Réveillez-vous ! (réponse au défi d'Arielleffe)
Date 23-02-2017 15:21:38 | Catégorie : Nouvelles confirmées
| Deux silhouettes se faufilent dans un cimetière du nord de la France au milieu de la nuit. À la lumière de la pleine lune, la plus grande installe des bougies, formant un cercle autour de lui. Il dessine un pentacle et y inscrit de mystérieux symboles en son centre. Des incantations se mettent alors à résonner, lancinantes, invitant à la transe. L'ombre longiligne semble onduler au rythme de son chant guttural. Cette cérémonie dure depuis plus d’une heure lorsque du mouvement se crée au niveau des tombes. Les pierres sont poussées, des corps décharnés s’extraient, laborieusement, de leur tombeau. Une sorte d’armée d’un autre monde se dirige vers l’être qui les appelle. Lorsqu’ils sont tous face à lui, ils se figent et le silence reprend ses droits.
– Voilà , Missié. Ils sont prêts. – Je vous remercie Désiré. Je pensais que vous n’étiez qu’un vieux fou mais vous êtes un grand sorcier.
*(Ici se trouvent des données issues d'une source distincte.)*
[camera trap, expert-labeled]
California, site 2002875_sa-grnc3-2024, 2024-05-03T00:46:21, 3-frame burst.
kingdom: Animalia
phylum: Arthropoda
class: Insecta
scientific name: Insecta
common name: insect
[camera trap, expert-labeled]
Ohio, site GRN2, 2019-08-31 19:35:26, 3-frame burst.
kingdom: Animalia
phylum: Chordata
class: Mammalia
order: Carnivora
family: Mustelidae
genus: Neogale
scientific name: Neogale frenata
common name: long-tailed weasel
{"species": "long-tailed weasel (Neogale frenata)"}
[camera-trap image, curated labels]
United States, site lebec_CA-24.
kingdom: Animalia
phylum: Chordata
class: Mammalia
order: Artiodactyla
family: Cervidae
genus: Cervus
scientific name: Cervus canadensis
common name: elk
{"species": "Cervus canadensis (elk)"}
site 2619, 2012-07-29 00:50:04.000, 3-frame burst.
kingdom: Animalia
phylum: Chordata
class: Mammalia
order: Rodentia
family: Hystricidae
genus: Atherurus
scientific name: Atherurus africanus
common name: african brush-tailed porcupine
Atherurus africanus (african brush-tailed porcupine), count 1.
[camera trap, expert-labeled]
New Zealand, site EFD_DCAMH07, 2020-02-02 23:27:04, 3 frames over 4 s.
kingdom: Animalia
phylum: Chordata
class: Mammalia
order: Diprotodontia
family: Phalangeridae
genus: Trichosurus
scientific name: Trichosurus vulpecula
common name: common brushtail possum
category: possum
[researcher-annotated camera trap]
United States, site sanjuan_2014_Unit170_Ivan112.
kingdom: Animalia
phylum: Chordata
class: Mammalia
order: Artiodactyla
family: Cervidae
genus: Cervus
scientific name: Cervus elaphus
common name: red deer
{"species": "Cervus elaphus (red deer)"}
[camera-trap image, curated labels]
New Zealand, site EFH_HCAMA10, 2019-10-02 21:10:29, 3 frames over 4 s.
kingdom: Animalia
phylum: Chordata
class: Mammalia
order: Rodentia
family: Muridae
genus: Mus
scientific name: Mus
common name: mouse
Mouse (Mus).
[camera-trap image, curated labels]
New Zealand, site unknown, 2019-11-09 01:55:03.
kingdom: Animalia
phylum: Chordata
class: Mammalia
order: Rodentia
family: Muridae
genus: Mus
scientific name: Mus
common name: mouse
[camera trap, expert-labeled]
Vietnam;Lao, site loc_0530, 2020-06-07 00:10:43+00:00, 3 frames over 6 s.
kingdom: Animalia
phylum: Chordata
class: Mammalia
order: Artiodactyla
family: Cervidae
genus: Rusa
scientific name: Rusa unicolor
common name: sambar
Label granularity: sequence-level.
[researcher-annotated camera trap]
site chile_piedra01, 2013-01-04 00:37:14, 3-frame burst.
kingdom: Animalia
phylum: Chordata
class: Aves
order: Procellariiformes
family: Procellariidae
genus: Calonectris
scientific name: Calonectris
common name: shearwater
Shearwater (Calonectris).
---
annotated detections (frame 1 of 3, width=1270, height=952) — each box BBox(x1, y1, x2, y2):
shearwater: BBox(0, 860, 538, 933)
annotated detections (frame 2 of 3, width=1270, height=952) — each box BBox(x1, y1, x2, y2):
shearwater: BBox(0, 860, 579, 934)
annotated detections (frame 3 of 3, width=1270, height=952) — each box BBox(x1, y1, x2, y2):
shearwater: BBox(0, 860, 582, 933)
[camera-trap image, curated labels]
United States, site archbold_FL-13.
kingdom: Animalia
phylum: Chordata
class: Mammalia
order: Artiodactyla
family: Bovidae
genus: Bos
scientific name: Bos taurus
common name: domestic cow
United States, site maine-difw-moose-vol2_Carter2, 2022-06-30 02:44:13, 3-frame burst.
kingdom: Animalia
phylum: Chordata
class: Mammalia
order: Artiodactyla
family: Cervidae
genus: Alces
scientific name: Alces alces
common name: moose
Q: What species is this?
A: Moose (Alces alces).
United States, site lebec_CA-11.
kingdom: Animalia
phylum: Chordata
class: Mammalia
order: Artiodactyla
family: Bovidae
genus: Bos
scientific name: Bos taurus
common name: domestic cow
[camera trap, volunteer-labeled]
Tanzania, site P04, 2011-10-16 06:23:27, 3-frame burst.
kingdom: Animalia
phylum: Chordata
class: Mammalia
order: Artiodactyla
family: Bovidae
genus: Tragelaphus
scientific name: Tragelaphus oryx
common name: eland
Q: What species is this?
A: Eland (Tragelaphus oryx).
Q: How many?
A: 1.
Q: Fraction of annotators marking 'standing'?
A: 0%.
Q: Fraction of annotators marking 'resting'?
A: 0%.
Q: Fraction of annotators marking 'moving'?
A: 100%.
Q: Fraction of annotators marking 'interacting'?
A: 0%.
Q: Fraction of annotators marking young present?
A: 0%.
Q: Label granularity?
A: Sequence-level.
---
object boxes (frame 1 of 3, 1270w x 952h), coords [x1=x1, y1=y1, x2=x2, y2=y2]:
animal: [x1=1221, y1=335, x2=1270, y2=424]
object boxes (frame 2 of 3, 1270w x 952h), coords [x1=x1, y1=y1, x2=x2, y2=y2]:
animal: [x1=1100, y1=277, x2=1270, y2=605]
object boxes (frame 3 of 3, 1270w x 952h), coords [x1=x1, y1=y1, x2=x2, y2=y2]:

Vous avez mérité votre récompense.
L'homme, veste de tweed et pantalon en velours, qui vient de s'exprimer, s’avance vers le groupe de revenants.
– Chers amis, je vous ai réveillés cette nuit car j’ai besoin de certains d’entre vous. Ceux qui ont travaillé dans le secteur textile peuvent-ils se mettre devant ?
Une cinquantaine de corps putrides s'avancent en première ligne.
– Parfait ! Les autres, vous pouvez retourner vous coucher. Je suis désolé de vous avoir dérangés.
Des grognements s’élèvent à l’arrière de la foule qui se réduit à ceux interpellés par l’homme.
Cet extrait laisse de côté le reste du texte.